Some time in February I signed up at a local gym. At some point of my life, I was a bodybuilder (long long time ago) so I’m pretty familiar with the sport and with the way of making a body look good. Physical activity is probably the best way to fight stress of any kind. By transforming body one increases confidence and fells good about reaching goals. 
Meanwhile my breakup was being left in the past. Life was going on, work was going good, financial situation was improving. I was bouncing back. Prayed a lot, read spiritual books and thought, thought, thought. Getting back on track has been a long slow that that took every day.

Re: One year anniversary maine surfer: At one point critical point of return was reached. I was in a car going somewhere. In front of us there was cloudless sun and when I turned back I saw night dark sky with lightning and rain. The picture was surreal as the car was in the middle of two worlds, sunny and bright up front and terrible, rainy and troubled left behind. And we were speeding away from trouble toward nice sunshine. Had we stopped right there, the storm would catch up quickly to surround with darkness and rain, but we kept moving to sunshine. That was the critical point for me as I realized that that was my life: troubled painful past which I was speeding away from to light, sunshine and happiness. It struck me that I could either remain stuck in the storm or move on to become happy again.
Next morning I woke up a different person. Right there in my bed I clearly felt that I was over the past. Reality was that I was single, I was over the breakup and I had the new life ahead of me. I have total power over my life. If I want to be happy, I must put efforts and I will become happy. If I desire to be successful, I will have to put efforts to become one. If I want to have a body like Arnold Schwarzenegger, all I have to do is adjust my diet and exercise. If I want to successfully meet women, all I have to do is learn and practice. If I want to make more money, all I have to do is think and work hard. It all depends entirely up to me. Everything. Whatever I want to reach I have to make efforts and God will help me. If I want to be happy, I should be it. How I came to be in this state I don’t know. I guess it’s a combination of many things such as improved confidence, exercising, spiritual search for meaning of life, praying, setting new goals and much more.

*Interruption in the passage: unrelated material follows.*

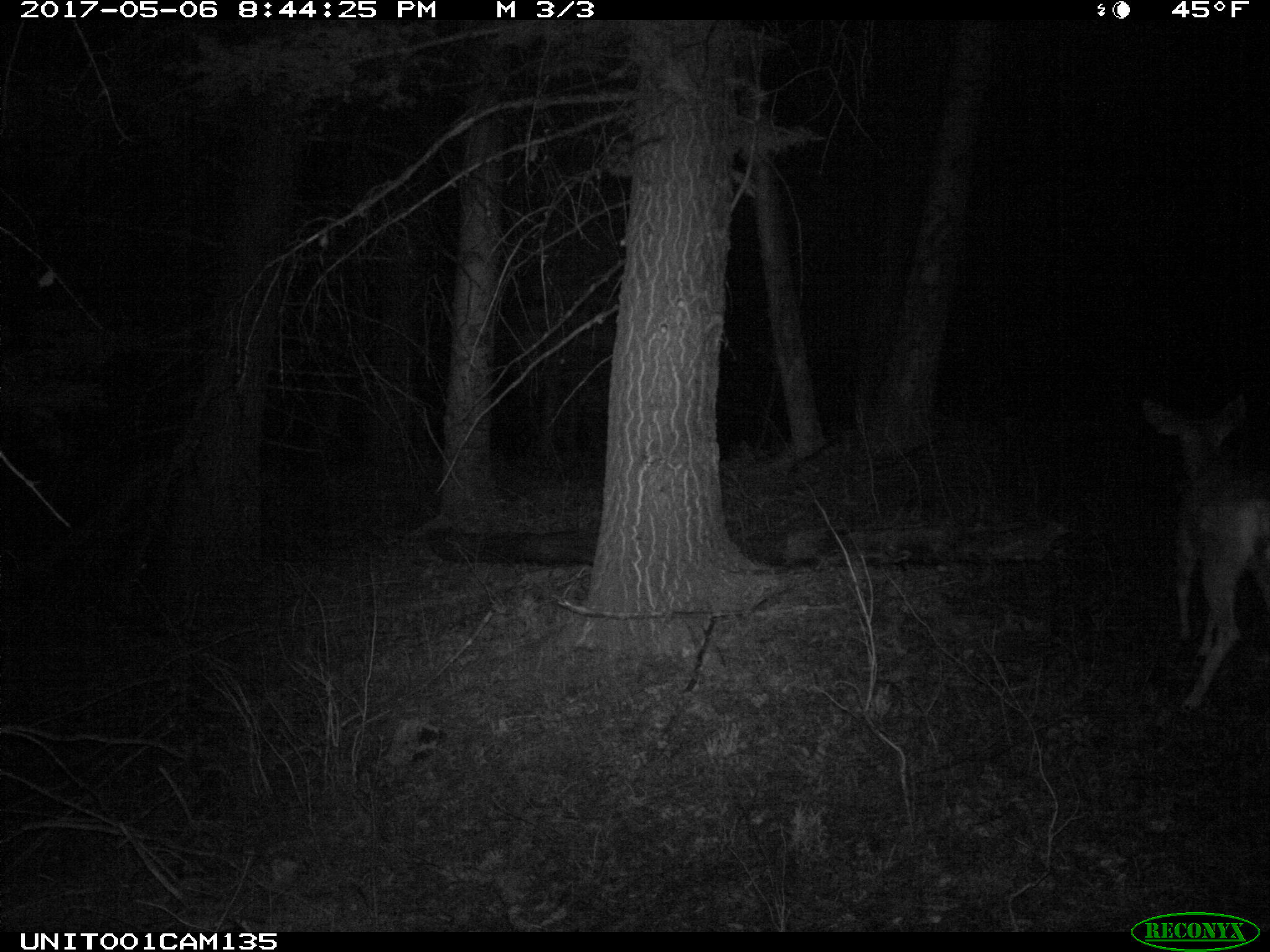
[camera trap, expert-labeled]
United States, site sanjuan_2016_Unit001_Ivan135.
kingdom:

All I know is that I am a different person now. I’m confident, good looking, taken care, nicely dressed athletic, fun, outgoing, brave, bold, gutty, adventurous, taking life as it is. Men and women are attracted to me, people want to my friends and spend time with me, women want to meet me romantically. I’ve learned that people think of you no more or nor less than you think of yourself. I have never felt like this before. Trust me it feels very different from what I felt a year ago when I thought that life was over. It feels incredible. More I think about it more I understand that this feeling is a direct result of my breakup. God works in mysterious ways, as usual.     

Re: One year anniversary newts: I don't know if your finished, however, that is a great post Maine.

Love and desire come from within and how you see yourself reflects how people see you.